Para a secretária adjunta da Cultura, Gabriella Meindrad, as ações representam uma importante oportunidade de conscientização pública sobre o tema.


'O Mês da Visibilidade Trans simboliza a nossa construção permanente por um mundo com mais informação, diálogo e igualdade. A programação cultural promovida pela Sedac, além de valorizar o orgulho trans, busca sensibilizar a sociedade sobre o cotidiano de violência e de vulnerabilidade social a que essa população está submetida. Iniciativas como essa honram o dever do poder público de promover mais inclusão e cidadania, incentivando o amor, o respeito e as oportunidades de acesso aos direitos essenciais, como cultura, educação, saúde, lazer e trabalho', afirma Gabriella.

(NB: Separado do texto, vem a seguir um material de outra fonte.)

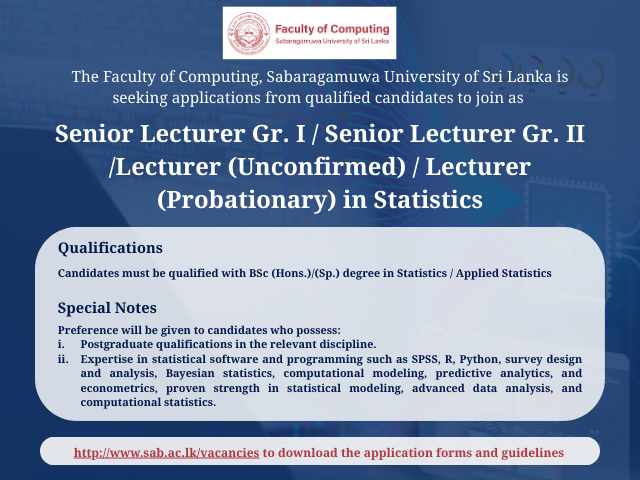 Faculty of Computing
Sabaragamuwa University of Sri Lanka

The Faculty of Computing, Sabaragamuwa University of Sri Lanka is seeking applications from qualified candidates to join as

Senior Lecturer Gr. I / Senior Lecturer Gr. II /Lecturer (Unconfirmed) / Lecturer (Probationary) in Statistics

Qualifications

Candidates must be qualified with BSc (Hons.)/(Sp.) degree in Statistics / Applied Statistics

Special Notes

Preference will be given to candidates who possess:
i. Postgraduate qualifications in the relevant discipline.
ii. Expertise in statistical software and programming such as SPSS, R, Python, survey design and analysis, Bayesian statistics, computational modeling, predictive analytics, and econometrics, proven strength in statistical modeling, advanced data analysis, and computational statistics.

http://www.sab.ac.lk/vacancies to download the application forms and guidelines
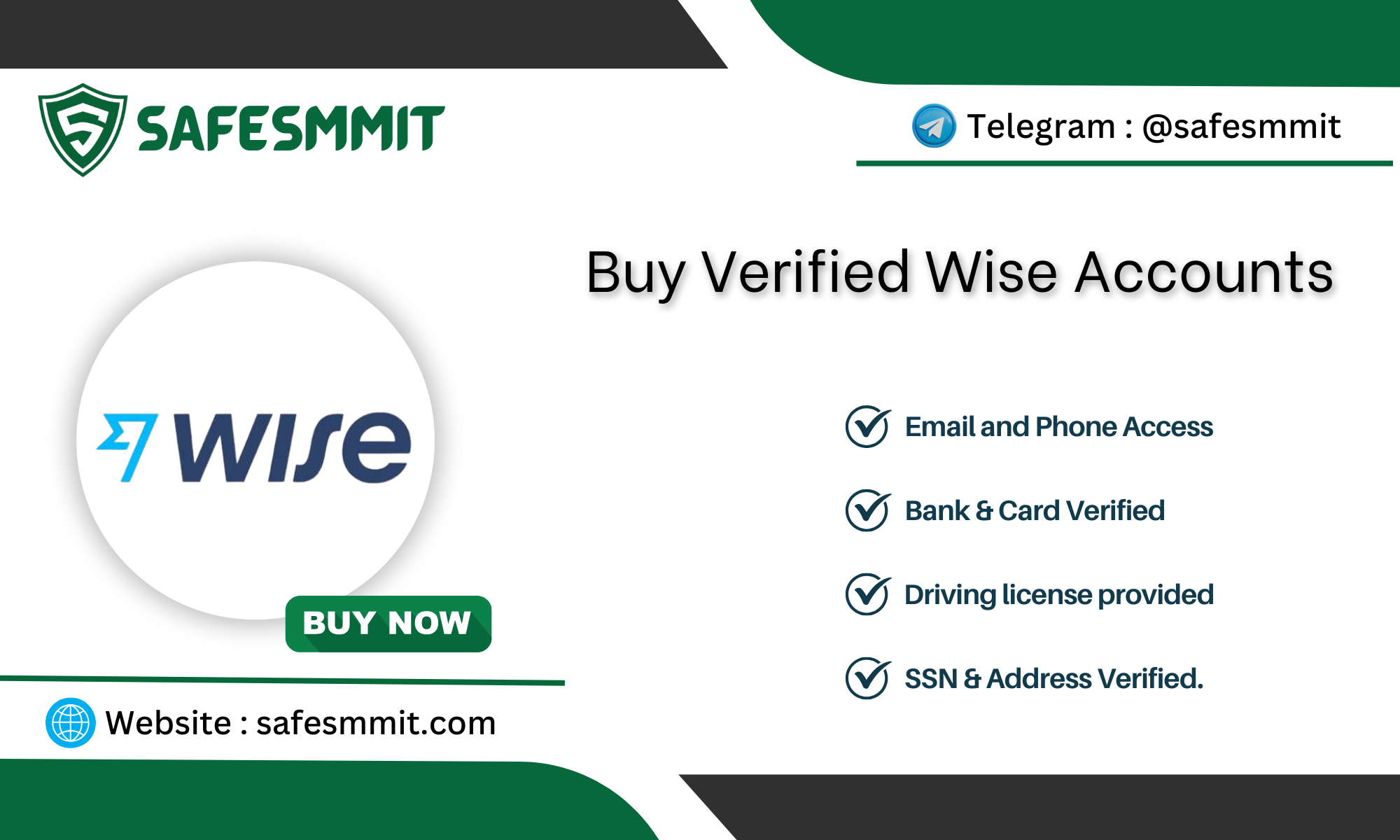 SAFESMMIT

Telegram : @safesmmit

Buy Verified Wise Accounts

wise

BUY NOW

Email and Phone Access

Bank & Card Verified

Driving license provided

SSN & Address Verified.

Website : safesmmit.com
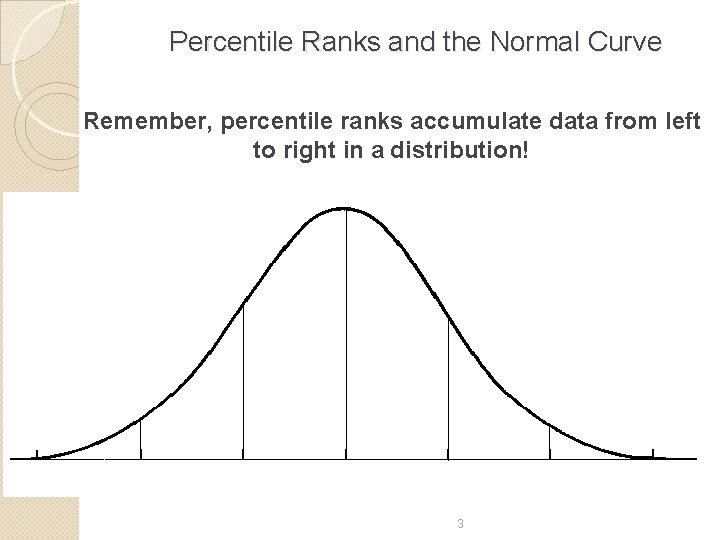 Percentile Ranks and the Normal Curve

Remember, percentile ranks accumulate data from left to right in a distribution!

3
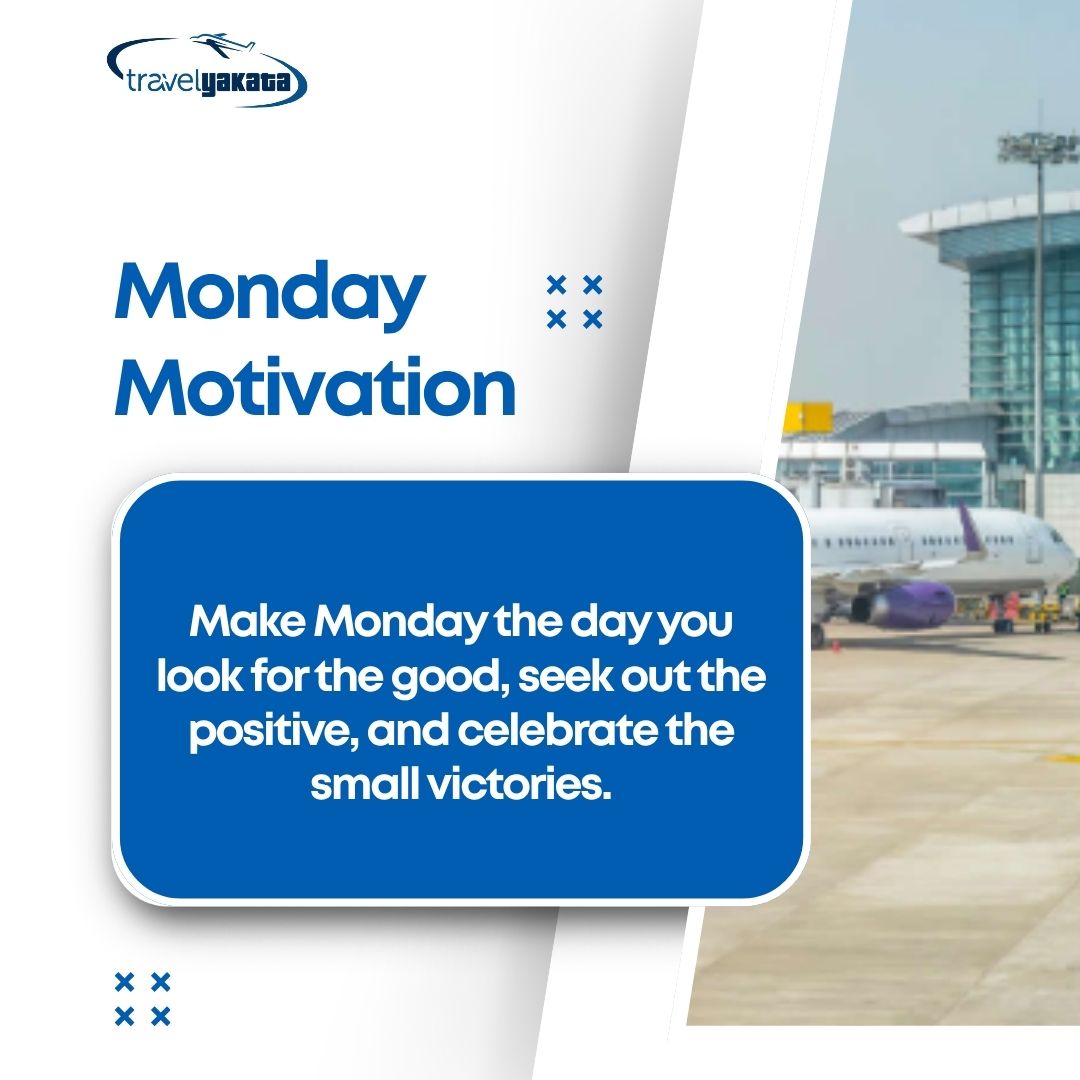 travelyakata

Monday Motivation

Make Monday the day you look for the good, seek out the positive, and celebrate the small victories.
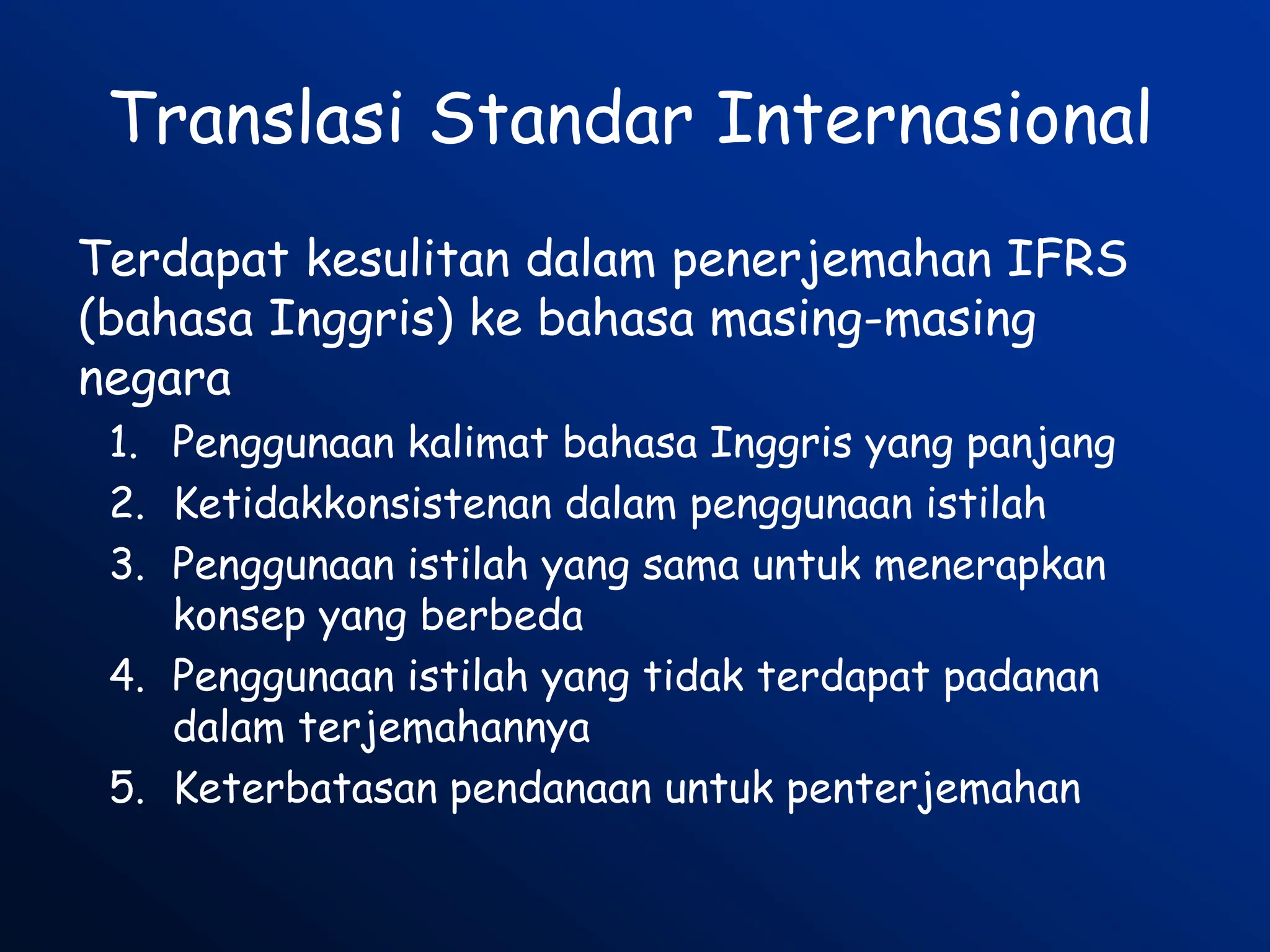 Translasi Standar Internasional

Terdapat kesulitan dalam penerjemahan IFRS (bahasa Inggris) ke bahasa masing-masing negara

1. Penggunaan kalimat bahasa Inggris yang panjang
2. Ketidakkonsistenan dalam penggunaan istilah
3. Penggunaan istilah yang sama untuk menerapkan konsep yang berbeda
4. Penggunaan istilah yang tidak terdapat padanan dalam terjemahannya
5. Keterbatasan pendanaan untuk penterjemahan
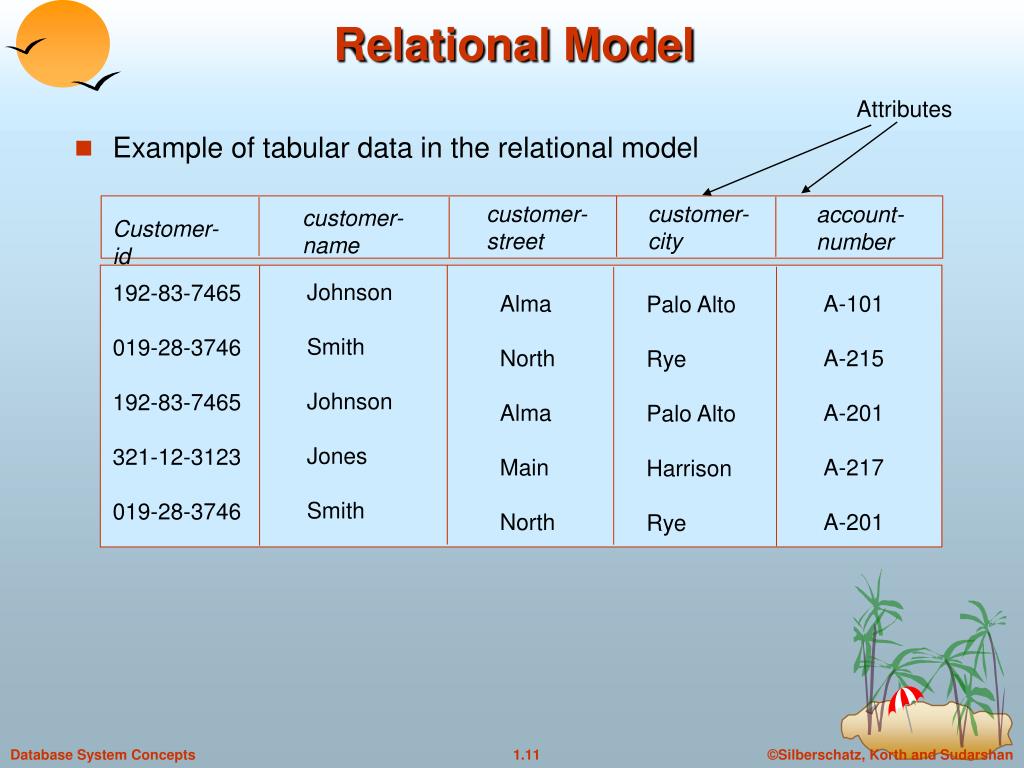 Relational Model

Attributes

Example of tabular data in the relational model

| Customer-id | customer-name | customer-street | customer-city | account-number |
|---|---|---|---|---|
| 192-83-7465 | Johnson | Alma | Palo Alto | A-101 |
| 019-28-3746 | Smith | North | Rye | A-215 |
| 192-83-7465 | Johnson | Alma | Palo Alto | A-201 |
| 321-12-3123 | Jones | Main | Harrison | A-217 |
| 019-28-3746 | Smith | North | Rye | A-201 |

Database System Concepts 1.11 ©Silberschatz, Korth and Sudarshan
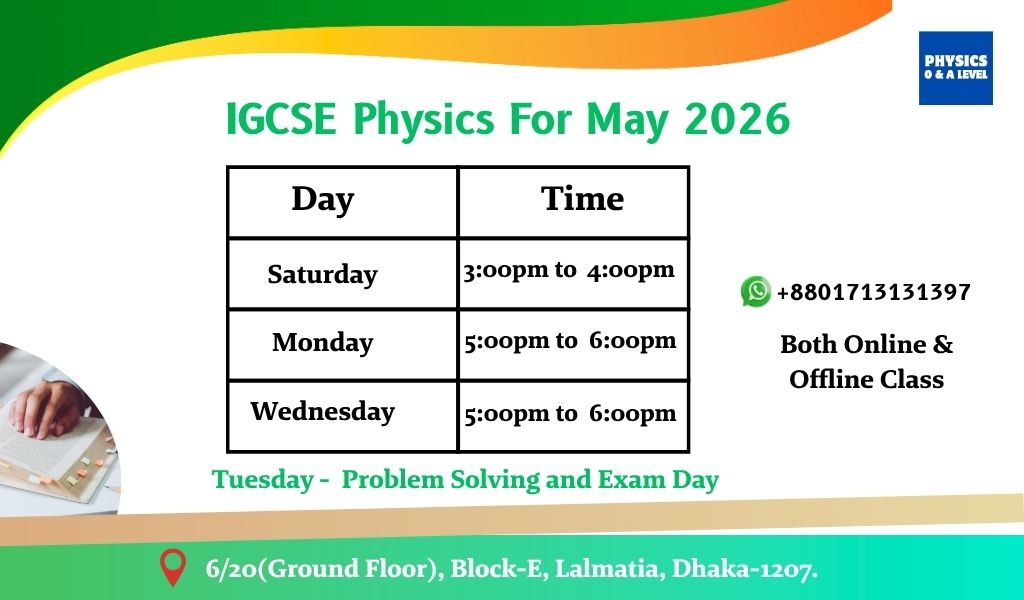 PHYSICS
O & A LEVEL

IGCSE Physics For May 2026

| Day | Time |
|---|---|
| Saturday | 3:00pm to 4:00pm |
| Monday | 5:00pm to 6:00pm |
| Wednesday | 5:00pm to 6:00pm |

+8801713131397

Both Online & Offline Class

Tuesday - Problem Solving and Exam Day

6/20(Ground Floor), Block-E, Lalmatia, Dhaka-1207.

Sobre o tema escolhido para 2024, a assessora técnica de Diversidade e Inclusão da Sedac, Rochele Lino, destaca que 'a visibilidade trans é um antídoto poderoso para a ignorância e o preconceito'. Ela também ressalta que, “ao compartilhar histórias de vida, desafios e sucessos, a comunidade trans educa o público, desmistificando mitos e estereótipos prejudiciais. A empatia cresce quando nos aproximamos das experiências trans, reconhecendo que, por trás de cada identidade de gênero, há uma jornada única e valiosa”.


Através da campanha, a Secretaria da Cultura busca proporcionar visibilidade às identidades trans, contribuindo para a quebra de estigmas e preconceitos e oferecendo um espaço para que as narrativas trans sejam ouvidas e apreciadas. A abordagem escolhida objetiva ainda enriquecer a expressão cultural e fortalecer a conexão entre a comunidade trans e a sociedade em geral, colaborando para a construção de uma narrativa mais inclusiva e positiva.


Caff iluminado

O Centro Administrativo Fernando Ferrari (Caff) está iluminado pelas cores da bandeira trans – azul claro, rosa e branco. A ação faz parte do calendário do governo do Estado desde 2021 e busca divulgar o Mês da Visibilidade Trans e reconhecer a importância de políticas públicas para a garantia dos direitos humanos. A iluminação segue até o dia 29 de janeiro.


Sobre o Mês da Visibilidade Trans

O Dia Nacional da Visibilidade Trans é celebrado em 29 de janeiro. A data foi escolhida após a organização de um ato nacional, em 2004, para o lançamento da campanha “Travesti e Respeito”, um marco na história do movimento contra a transfobia e na luta pelos direitos da comunidade trans. Desde então, durante o mês de janeiro, associações, instituições e coletivos diversos se engajam na celebração e na reafirmação da importância da luta pelos direitos das pessoas trans.


A busca pela visibilidade e dignidade trans é uma jornada contínua e diária, marcada por desafios que envolvem garantir que todos os indivíduos, independentemente de sua identidade de gênero, tenham o direito fundamental de viver uma vida plena e autêntica. Isso inclui o direito à expressão de gênero, ao acesso à saúde, à educação, à cultura, ao emprego e à participação em todas as esferas da sociedade, sem medo de discriminação ou marginalização.